First thing I want to point out is, instead of seeing every team at the same time, the first thing that the end-user gets to choose is their favorite team. I’m from Kansas City. We have a soccer team here called Sporting Kansas City, so I’ve selected that specific team, and now they are the focus of the data visualization.

This is going to be one of the techniques that we cover later on in this track, but I’ve made my end-user part of the story. Instead of listing every single team, the end-user has the ability to just choose what’s relevant to them, and that becomes the focus of the story. On the left hand side, there at the bottom, that’s the main insight for the season. That’s the team’s overall record. How many games they’ve won. How many they’ve lost. How many times they tied.

I would consider that a descriptive insight. It’s telling me what the record is, but it’s not telling me what to do about it. If I’m a coach or a stakeholder in the team, it’s not really explaining why our record is what it is, or how we can improve and become a better team. But everything else is prescriptive. It’s going to explain why our record is what it is.

Let’s start on the bottom right quadrant, there. This area looks at several offensive and defensive statistics, and it compares our own team that we’ve selected, to the league overall, as well as the individual conference that we play in. And these are all just absolutely packed with information.

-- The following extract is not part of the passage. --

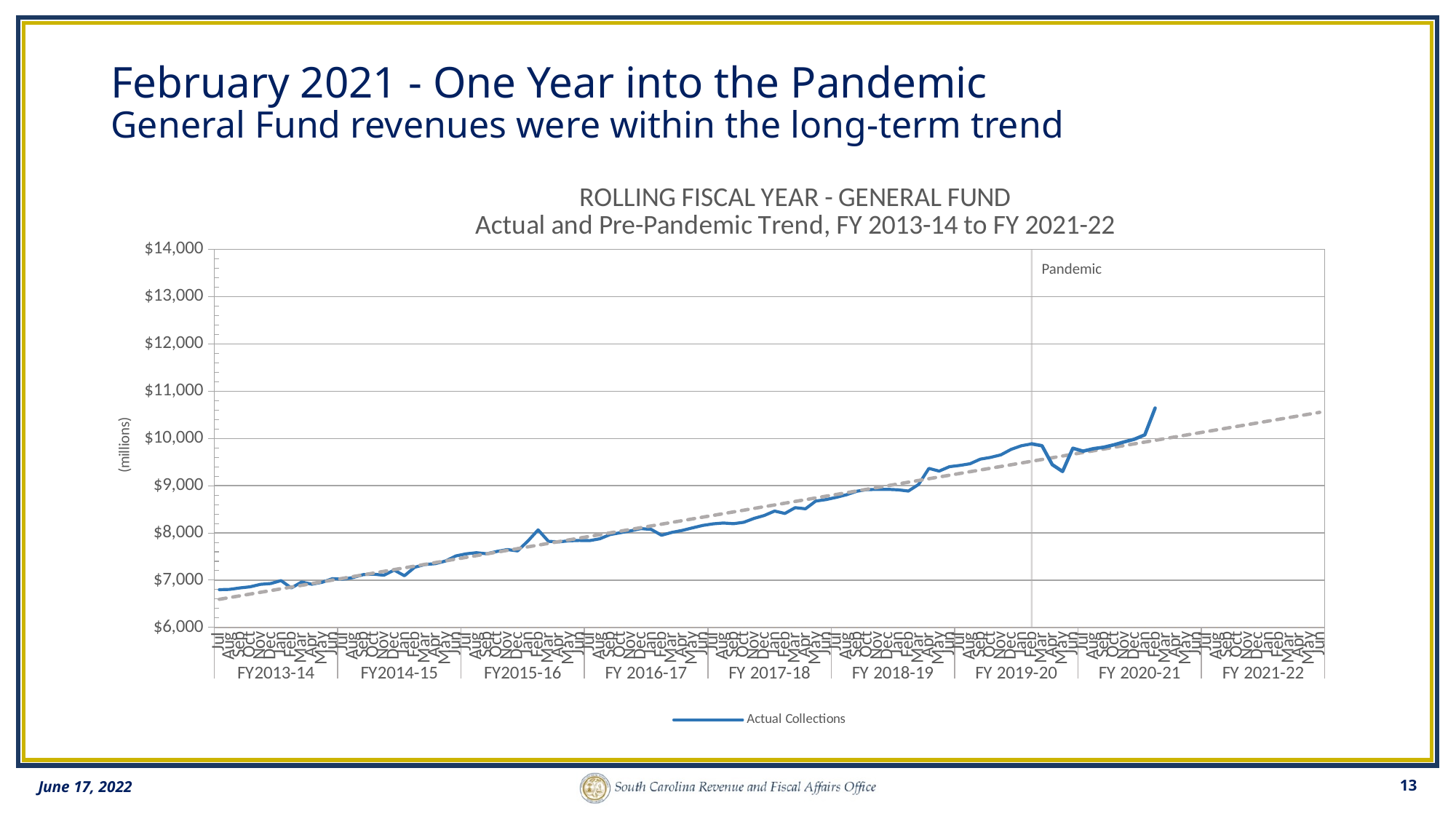
In which fiscal year does the Actual Collections line reach its highest point? FY 2020-21 Do the Actual Collections values generally rise or fall from FY2013-14 to FY2020-21? Rise What is the name of the series shown in the legend? Actual Collections What is the title of the chart? ROLLING FISCAL YEAR - GENERAL FUND Actual and Pre-Pandemic Trend, FY 2013-14 to FY 2021-22 How many series does the chart legend list? 1 How many fiscal years are labeled along the x axis? 9 What kind of chart is shown on the slide? Line chart Is the Actual Collections value for Jan of FY2019-20 greater or less than $9,000? greater Is the Actual Collections value for May of FY2019-20 greater or less than $10,000? less Is the Actual Collections value for Jul of FY2013-14 greater or less than $7,000? less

The first chart, under where it says Total Points, under League Splits, that is the table. So in that small amount of space there, we’ve taken this view, and consolidated essentially into that one chart type. It’s basically the table flipped on its side.

All of these lines also mean something. The red lines are just reference lines that show the average for the league, or the conference. So at a glance, I can see are we doing better than average, worse than average, in these eight different contexts.

In the top right corner, we can see the running total of points we’ve earned throughout the season. This is kind of telling the whole story of the season. How good have we done recently? Do we have a good winning streak, a long area where we would just tie?

Again, the lines all mean something. The red line means we’re in playoff contention. The gold line means we’re in contention to win the entire league, as a whole.

But I can’t tell you how many more insights I was able to glean from this view, in a fraction of the time, compared to this view. And the reason this is applicable in a corporate environment, is I bet you’ve got a lot of reports around the office that look like this, million row Excel spreadsheets. And I strongly believe that it’s never too late to add your own narrative, or your own spin or style, even to an old data set.

This one that we’re looking at, was an example that’s been around for over a century. So this storytelling track is going to be all about how to breathe new life into our existing corporate reports, by leveraging some storytelling tactics.

This has been Ryan with Playfair Data TV – thanks for watching!